→ TASK INSTRUCTIONS:
A - In the boundary dispute excerpt, change "uncle" to "grandfather" throughout the part that opens with the words containing "The plaintiff, now" and closes with "trier to determine.", and write out that part.
B - Recast the paragraph of the boundary dispute excerpt beginning "The plaintiff, now in his late sixties" as a short bulleted list that keeps its main facts.
C - Decide whether each statement agrees with the boundary dispute excerpt, answering yes or no and quoting the deciding words: (i) Kurt testified that Elizabeth offered to sell the land to him. (ii) Some of Elizabeth's gravel test holes were dug south of the stone wall. (iii) The plaintiff disagreed with the boundary line drawn by Filip.

-- start of DOCUMENT SEGMENT --

Prior to her 1953 conveyance to Richard Koennicke of this southern parcel, Elizabeth owned the entire property, i.e., the acreage north and south of the stone wall. Before she conveyed the southern portion (now owned by the defendant), she identified the stone wall between the two fields as the boundary line and she offered to sell it to her brother, Kurt G. Koennicke,16 telling him that if he did not buy it she was going to convey it to their uncle, Richard Koennicke, to satisfy her debt to him. Kurt himself testified that Elizabeth did offer to sell it to him and that at that time Elizabeth pointed out to him that the stone wall between the two fields was the boundary line. He also said “all the rest of it was what she gave back to Uncle Richard for [the] nonpayment of that $1500 . . . .” After her reconveyance to Richard Koennicke,17 Elizabeth acknowledged, on more than one occasion, this stone wall dividing the larger field from the smaller field as the boundary line between her property that she had retained. Before the plaintiff purchased his land from his uncle, Richard Koennicke, he walked the boundary line with his uncle, who indicated to him that he was conveying to the plaintiff the land south of the stone wall dividing the two fields. Elizabeth did not utilize the land to the south of the stone wall after the plaintiff purchased it. When Elizabeth was looking for usable gravel deposits on the land she retained, she caused test holes to be dug for that purpose, and although such test holes came very close to the stone wall boundary, they were never located south of that stone wall. Such statements and *20conduct by Elizabeth during her lifetime18 are evidence of her intention with regard to her 1953 deed to Richard Koennicke. They are of the nature of admissions. Putnam, Coffin & Burr, Inc. v. Halpern, supra, 154 Conn. 513; DiMaggio v. Cannon, 165 Conn. 19, 22-23, 327 A.2d 561 (1973); Turgeon v. Woodward, supra, 83 Conn. 543-44; Apostles of the Sacred Heart v. Curott, supra, 187 Conn. 599. The same observation applies to her grantee, Richard Koennicke, who, during his lifetime had no dispute with Elizabeth over the stone wall constituting the boundary between the land she deeded to him and the land she retained at that time.

The plaintiff, now in his late sixties, testified that he was familiar with the property when it was entirely owned by his uncle. This familiarity started when he was under ten years of age and he began to help his father and his uncle maintain stone walls, put up new wire, build barways and the like. He was familiar with the boundary on an abutting parcel, and with the disputed east-west boundary and the wire fence in issue. He walked it with his father and uncle and later with Filip as the video was made. He agreed with the boundary line as drawn by Filip between the two fields. His credibility was for the trier to determine.

-- end of DOCUMENT SEGMENT --
-- start of STORED DATA --

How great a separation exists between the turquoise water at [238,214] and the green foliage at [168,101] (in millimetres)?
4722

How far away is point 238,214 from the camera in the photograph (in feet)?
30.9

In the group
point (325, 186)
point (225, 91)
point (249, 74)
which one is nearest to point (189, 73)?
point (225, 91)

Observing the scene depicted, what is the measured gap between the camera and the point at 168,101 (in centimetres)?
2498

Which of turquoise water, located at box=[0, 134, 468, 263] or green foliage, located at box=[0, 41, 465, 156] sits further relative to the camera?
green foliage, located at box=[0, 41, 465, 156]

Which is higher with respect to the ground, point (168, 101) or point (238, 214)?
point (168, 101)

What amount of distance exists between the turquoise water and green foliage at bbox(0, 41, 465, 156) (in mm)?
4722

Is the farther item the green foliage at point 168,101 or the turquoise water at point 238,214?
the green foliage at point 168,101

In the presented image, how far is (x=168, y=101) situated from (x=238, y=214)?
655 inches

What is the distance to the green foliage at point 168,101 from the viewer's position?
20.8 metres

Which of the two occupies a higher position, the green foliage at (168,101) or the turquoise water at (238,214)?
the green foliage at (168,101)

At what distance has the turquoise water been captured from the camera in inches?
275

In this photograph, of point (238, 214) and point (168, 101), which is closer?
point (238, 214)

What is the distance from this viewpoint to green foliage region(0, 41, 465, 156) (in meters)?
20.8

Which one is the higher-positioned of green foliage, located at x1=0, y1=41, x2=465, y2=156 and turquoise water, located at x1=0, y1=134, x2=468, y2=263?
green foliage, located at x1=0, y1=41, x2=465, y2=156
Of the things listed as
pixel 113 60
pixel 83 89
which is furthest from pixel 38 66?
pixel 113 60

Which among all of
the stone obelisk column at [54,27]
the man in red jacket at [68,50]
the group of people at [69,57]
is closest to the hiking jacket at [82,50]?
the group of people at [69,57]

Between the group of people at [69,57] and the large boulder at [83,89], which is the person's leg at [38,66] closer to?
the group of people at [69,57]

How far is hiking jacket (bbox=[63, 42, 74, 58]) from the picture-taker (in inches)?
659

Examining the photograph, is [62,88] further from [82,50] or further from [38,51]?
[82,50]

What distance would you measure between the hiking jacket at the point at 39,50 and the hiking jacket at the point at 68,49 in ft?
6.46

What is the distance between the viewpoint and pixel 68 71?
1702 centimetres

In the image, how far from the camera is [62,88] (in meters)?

-- end of STORED DATA --

→ SOLUTIONS TO THE TASKS:
A -
The plaintiff, now in his late sixties, testified that he was familiar with the property when it was entirely owned by his grandfather. This familiarity started when he was under ten years of age and he began to help his father and his grandfather maintain stone walls, put up new wire, build barways and the like. He was familiar with the boundary on an abutting parcel, and with the disputed east-west boundary and the wire fence in issue. He walked it with his father and grandfather and later with Filip as the video was made. He agreed with the boundary line as drawn by Filip between the two fields. His credibility was for the trier to determine.

B -
- The plaintiff, in his late sixties, testified that he knew the property from when his uncle owned all of it.
- His familiarity began before age ten, when he helped his father and uncle maintain stone walls, put up new wire and build barways.
- He knew the boundary on an abutting parcel, the disputed east-west boundary and the wire fence in issue.
- He walked the boundary with his father and uncle, and later with Filip as the video was made.
- He agreed with the boundary line Filip drew between the two fields.
- His credibility was for the trier to determine.

C -
(i) Yes: "Kurt himself testified that Elizabeth did offer to sell it to him"
(ii) No: "they were never located south of that stone wall"
(iii) No: "He agreed with the boundary line as drawn by Filip between the two fields."